REPUBLIKA.CO.ID, YOGYAKARTA -- Polemik film drama musikal, Naura dan Genk Juara terus berlanjut di masyarakat. Film garapan sutradara Eugene Panji itu menuai kontroversi lantaran dianggap mendiskreditkan agama Islam. Selain ajakan boikot terhadap film tersebut, muncul juga petisi melalui media digital.
Ketua Lembaga Sensor Film (LSF) Ahmad Yani Basuki, menegaskan LSF selaku penanggungjawab yang meloloskan film tersebut mempunyai standar dasar atau parameter untuk menyensor sebuah film. Penilaian sensor itu, meliputi judul, tema adegan, dan ungkapan dalam film. Dari semua aspek yang yang kita teliti, tak satupun yang mencitrakan Islam secara negatif.
"Jadi, kalau diarahkan seperti menista agama atau melecehkan, kami tidak sampai ke sana. LSF tidak melihat muatan semacam itu," ujar Ahmad Yani dalam siaran persnya, Selasa (28/11).
Meski begitu, Ahmad Yani berharap agar orang tua mendampingi anaknya saat menonton film.
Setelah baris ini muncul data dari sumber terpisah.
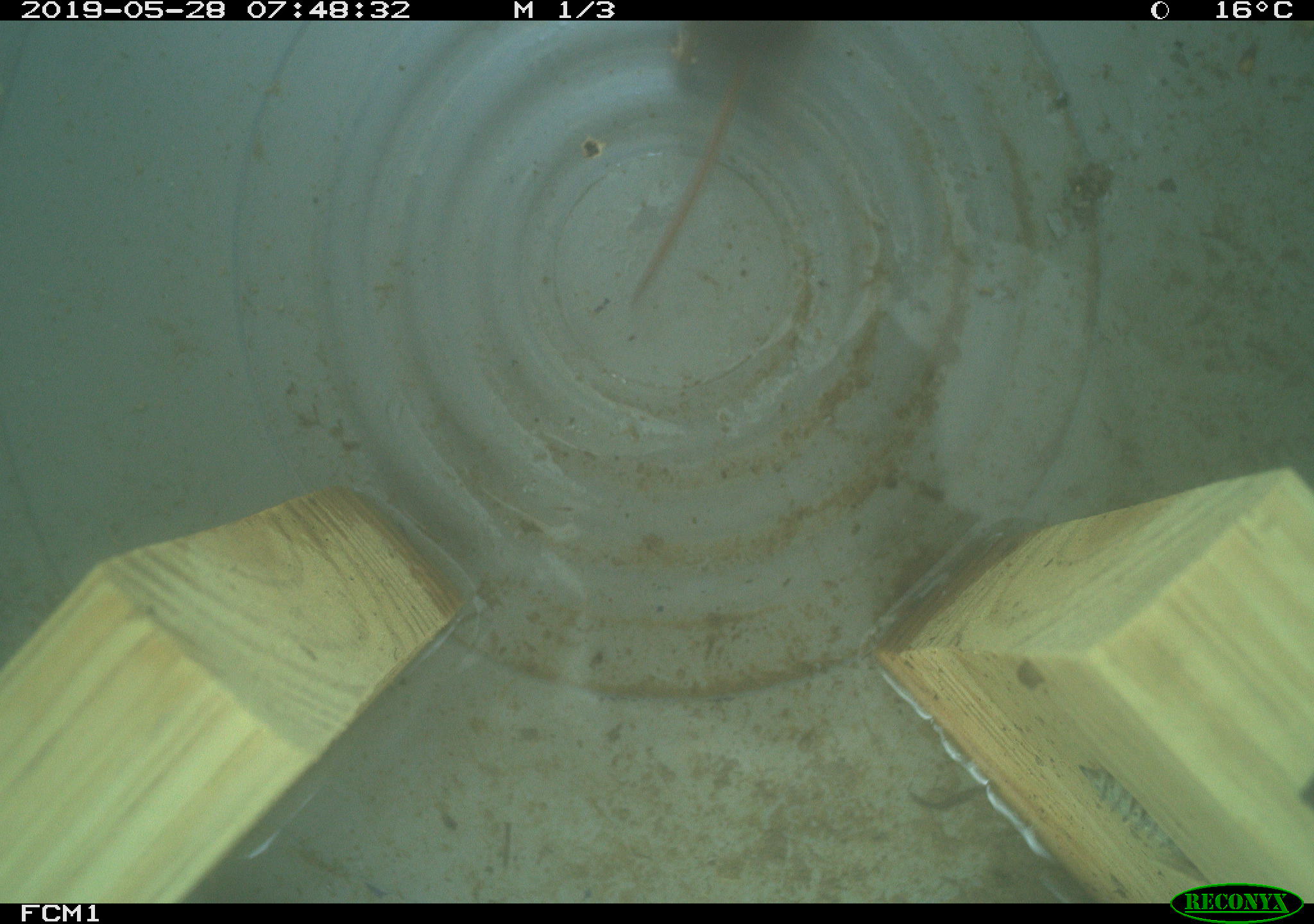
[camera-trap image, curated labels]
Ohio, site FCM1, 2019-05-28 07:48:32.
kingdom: Animalia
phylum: Chordata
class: Mammalia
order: Eulipotyphla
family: Soricidae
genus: Sorex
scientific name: Sorex cinereus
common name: masked shrew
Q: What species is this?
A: Masked shrew (Sorex cinereus).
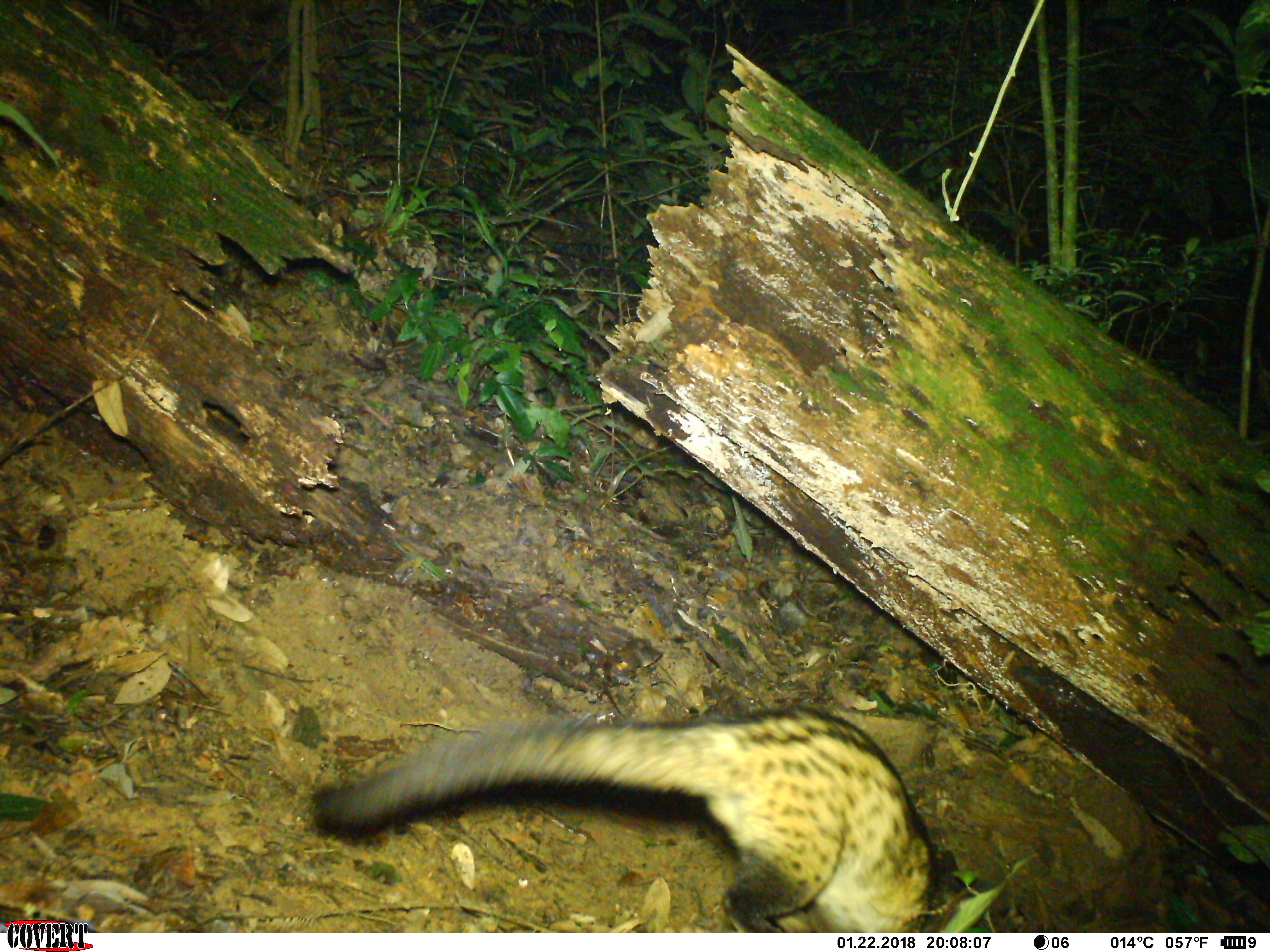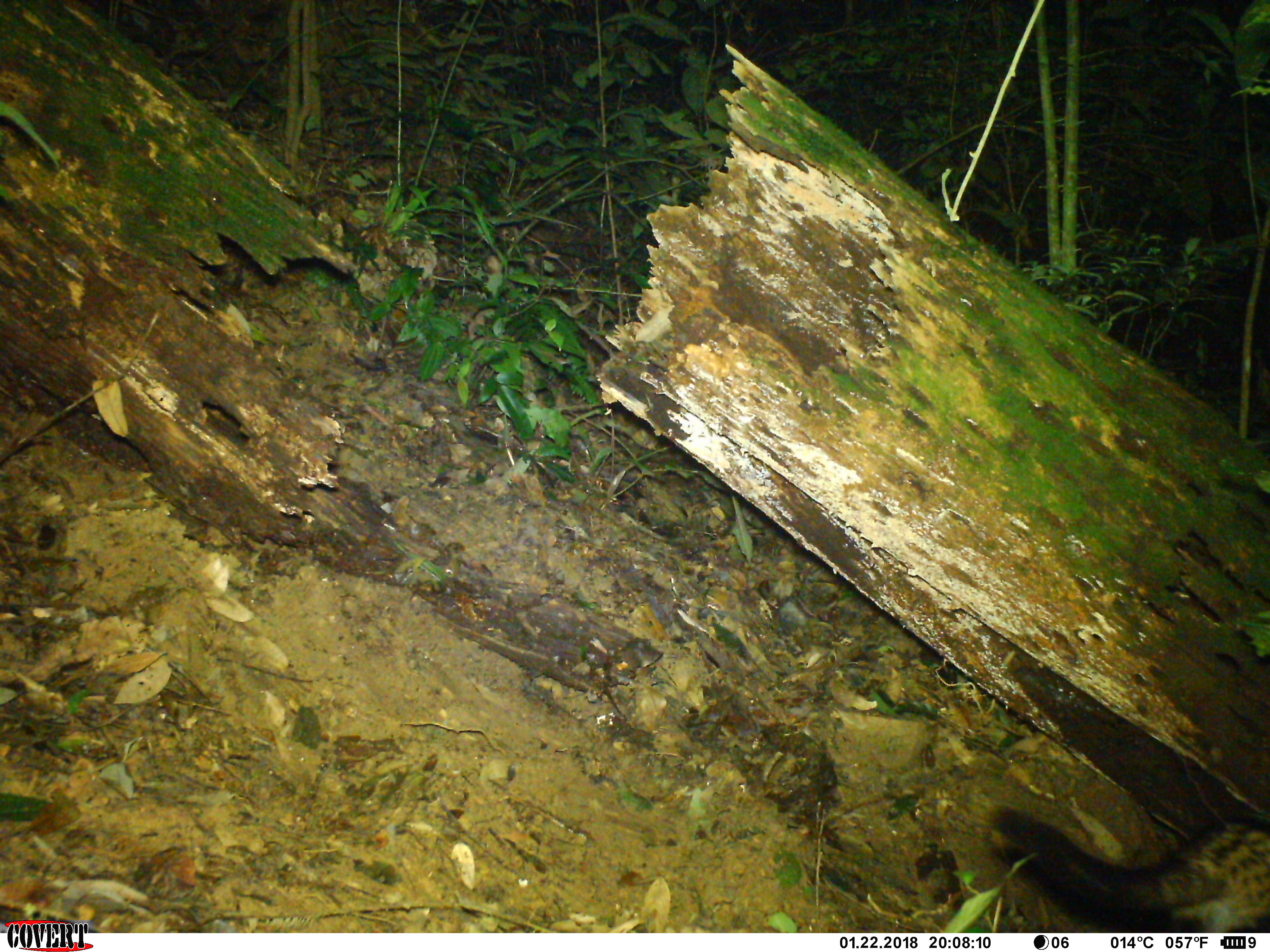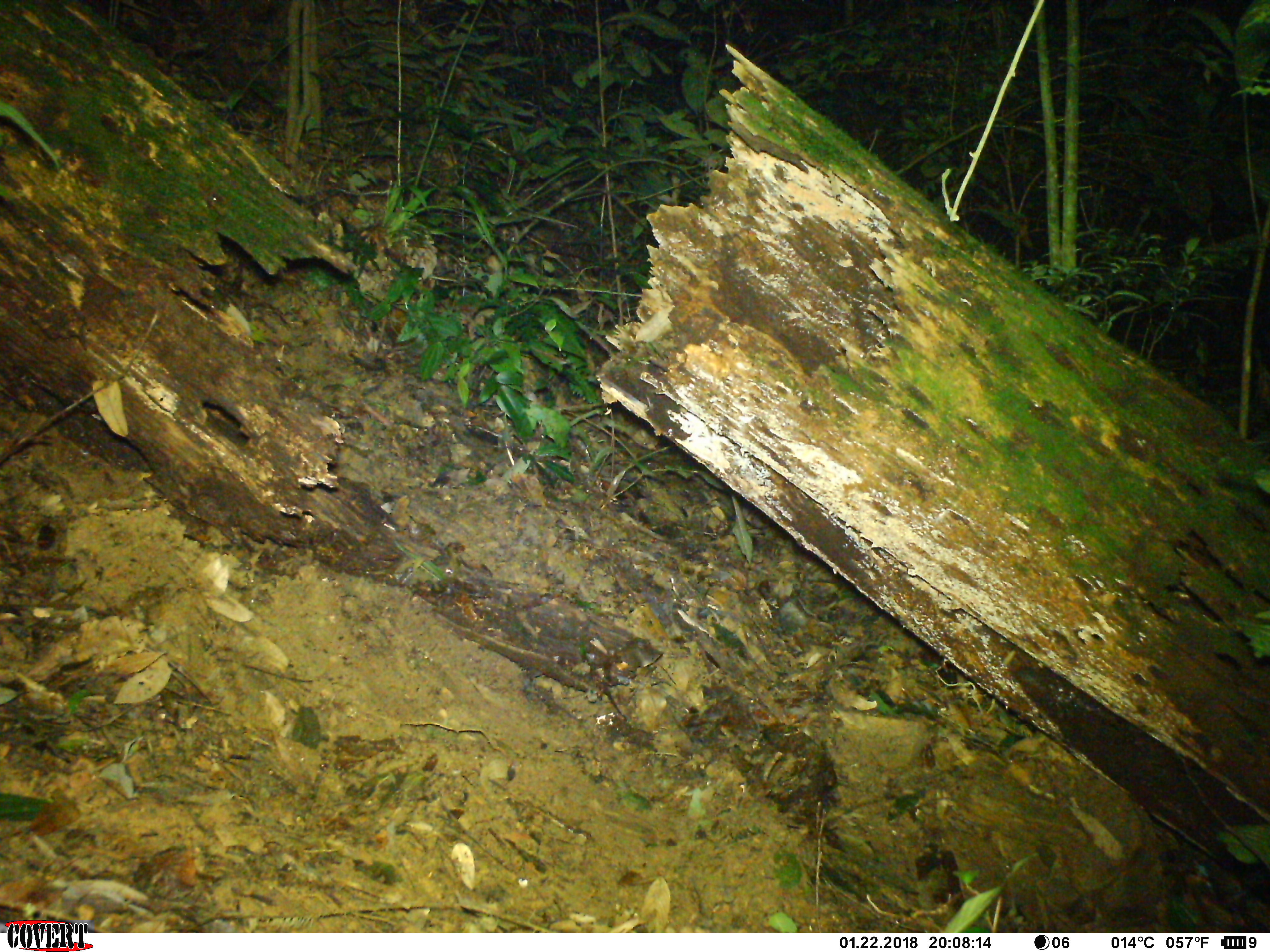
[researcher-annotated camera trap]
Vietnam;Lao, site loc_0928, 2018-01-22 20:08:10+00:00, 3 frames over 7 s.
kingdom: Animalia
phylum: Chordata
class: Mammalia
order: Carnivora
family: Viverridae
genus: Paradoxurus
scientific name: Paradoxurus hermaphroditus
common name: common palm civet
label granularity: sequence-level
Menurut Ahmad Yani, orang tua memiliki kewajiban untuk menjelaskan kepada anak, bukan lantas bereaksi berlebihan terhadap sebuah film.
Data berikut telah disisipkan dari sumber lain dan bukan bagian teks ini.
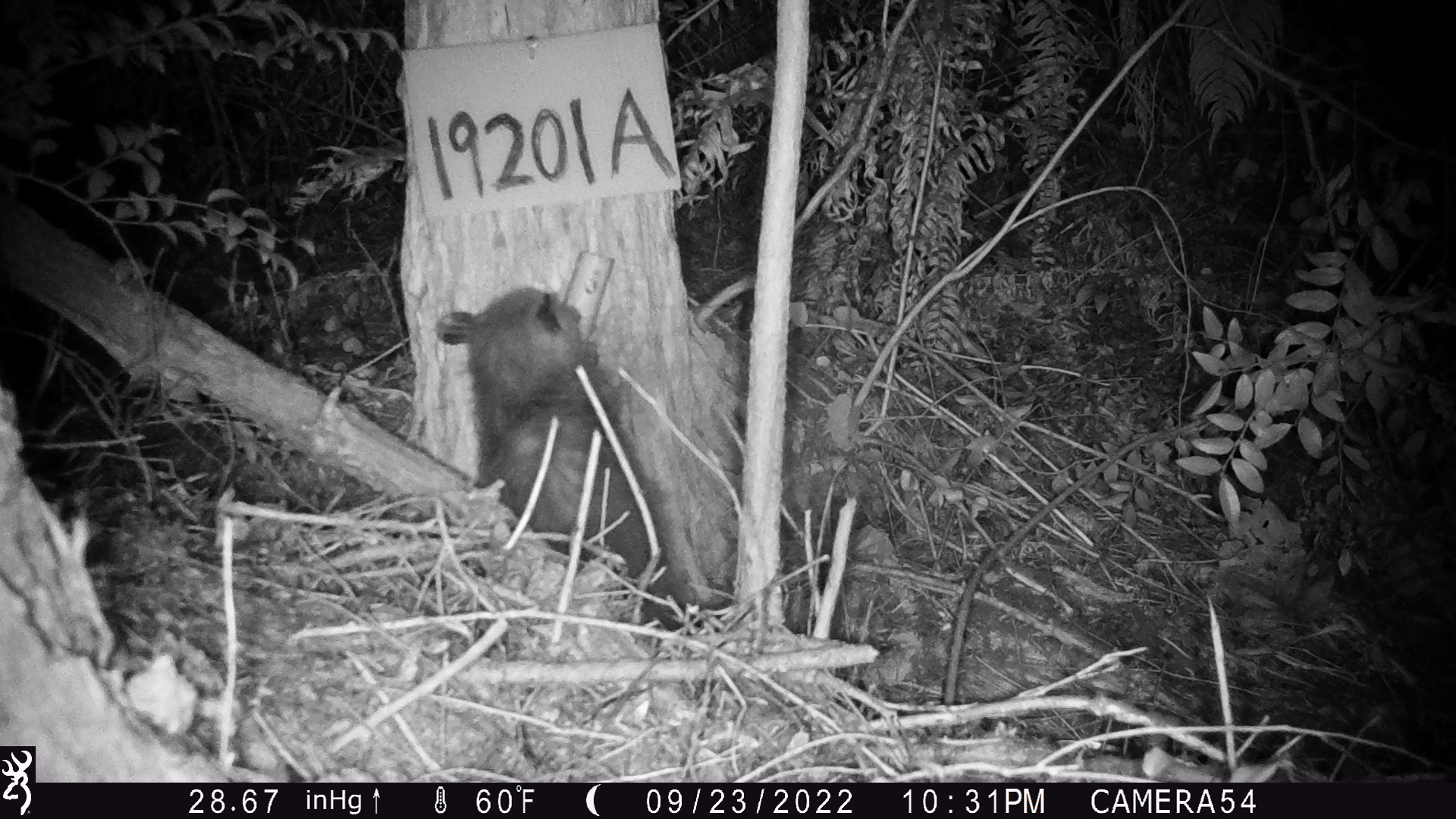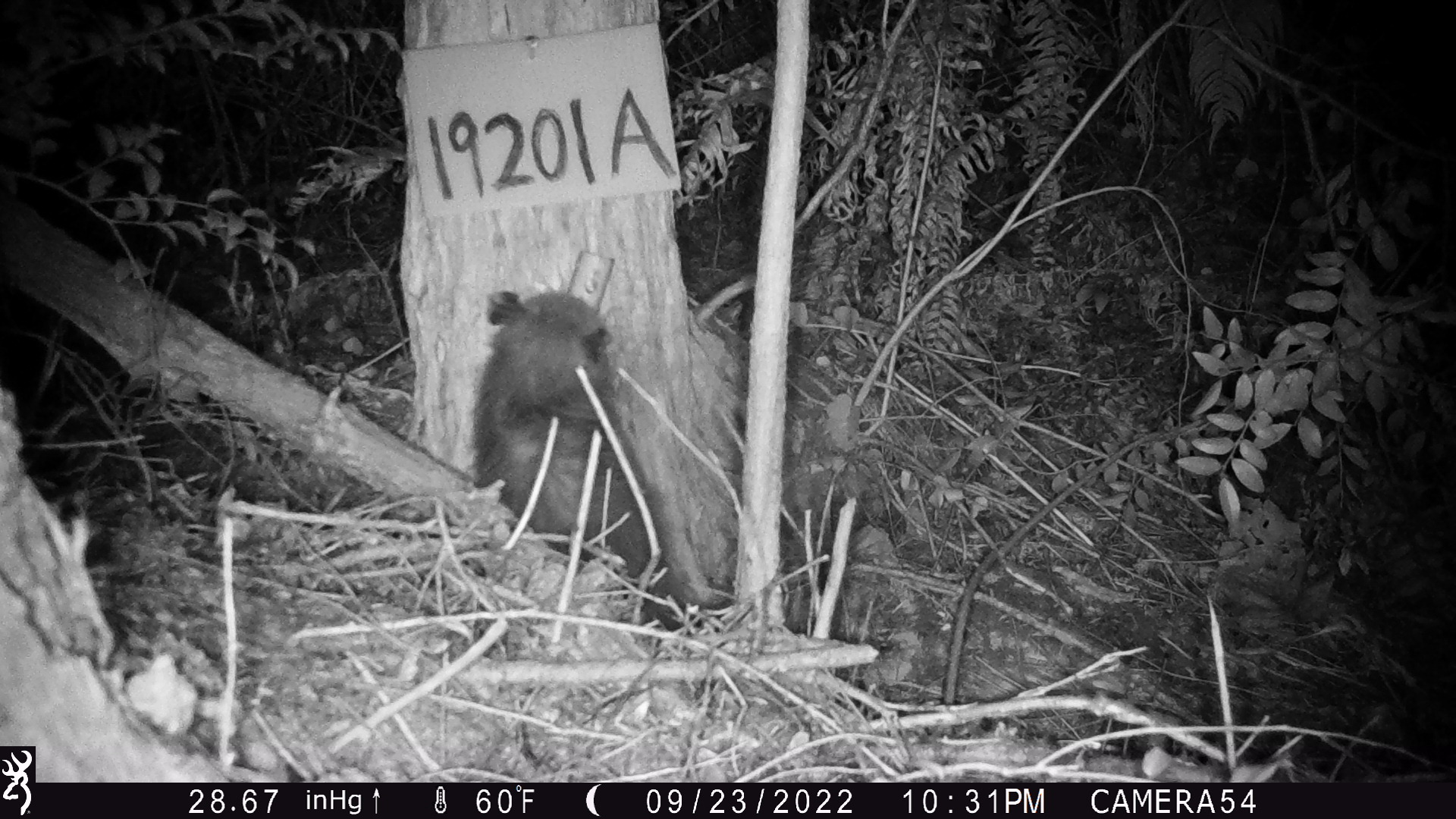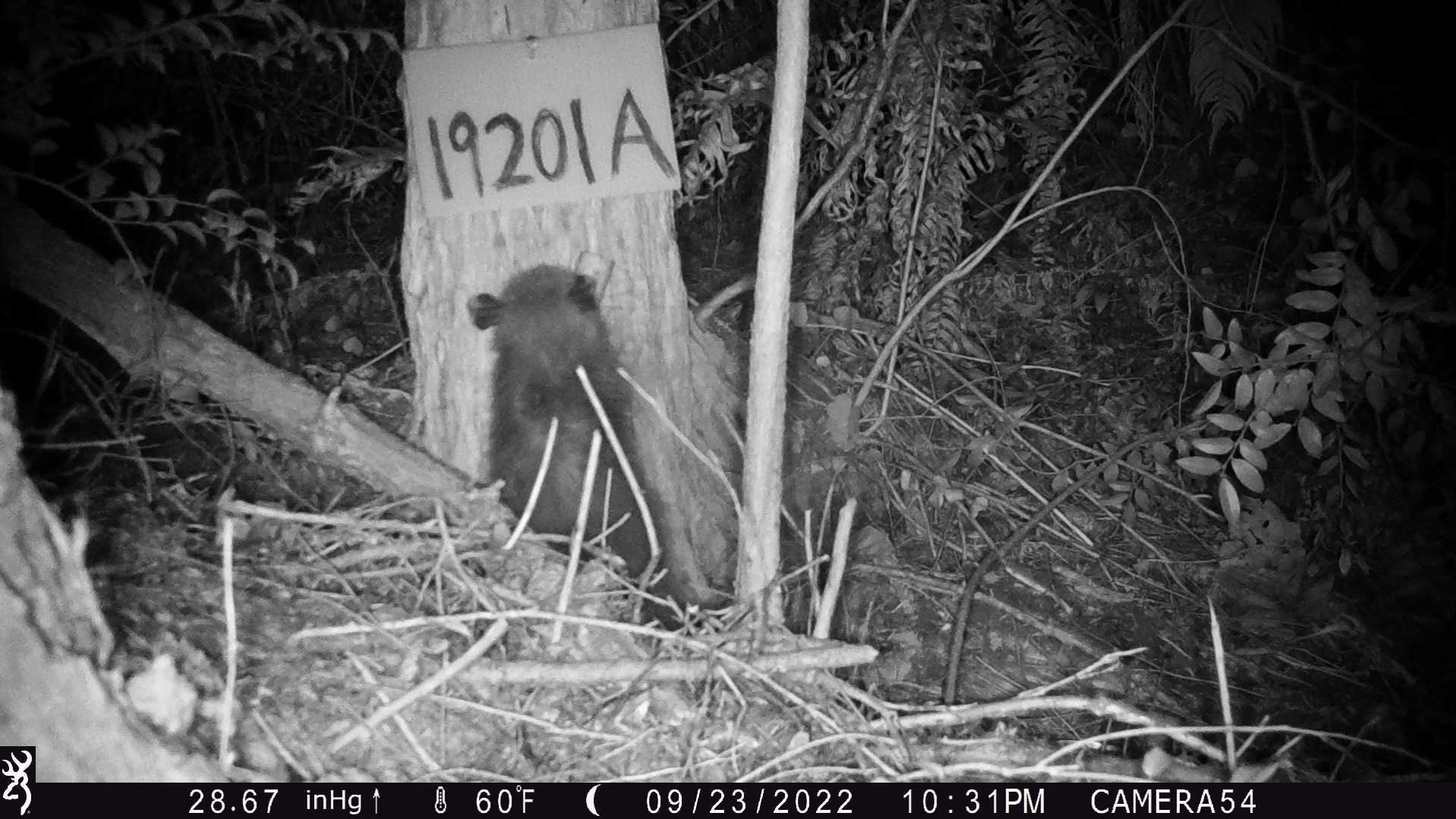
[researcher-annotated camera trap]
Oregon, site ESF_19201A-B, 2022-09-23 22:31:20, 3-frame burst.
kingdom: Animalia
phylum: Chordata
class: Mammalia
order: Didelphimorphia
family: Didelphidae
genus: Didelphis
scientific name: Didelphis virginiana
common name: virginia opossum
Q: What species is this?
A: Virginia opossum (Didelphis virginiana).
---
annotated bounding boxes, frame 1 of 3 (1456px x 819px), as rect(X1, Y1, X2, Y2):
virginia opossum: rect(420, 264, 730, 647)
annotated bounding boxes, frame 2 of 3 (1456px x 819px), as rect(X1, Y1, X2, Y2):
virginia opossum: rect(471, 254, 715, 596)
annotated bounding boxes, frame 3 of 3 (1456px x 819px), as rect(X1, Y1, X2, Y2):
virginia opossum: rect(420, 239, 717, 629)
"Itu kan fenomena sosial yang seperti itu bisa saja terjadi. Sama lah ketika film barat, pencurinya yang tentu bukan Islam, misalnya [menyebut] 'Oh my God!",
Diakui Ahmad Yani, dalam film tersebut terdapat adegan dimana salah satu penjahat mengucapkan istighfar. Namun, menurutnya ucapan tersebut merupakan ucapan spontanitas yang awam diucapkan oleh orang-orang kebanyakan.
"Dari kacamata LSF melihatnya itu bentuk-bentuk spontanitas, itu bisa terjadi pada siapa saja. Begitu juga, kebetulan itu terjadi di Indonesia, kita tidak fokus pencuri itu Islam atau Kristen, tapi dia kan tidak menggunakan atribut Islam. Dan tampilannya, menurut LSF, adalah tampilan penjahat," katanya.
Bagi LSF, film yang diloloskan dan dikritisi publik menjadi perhatian badan tersebut. Namun ia menegaskan kritik terhadap suatu film semestinya sesuai proporsi dan konteks.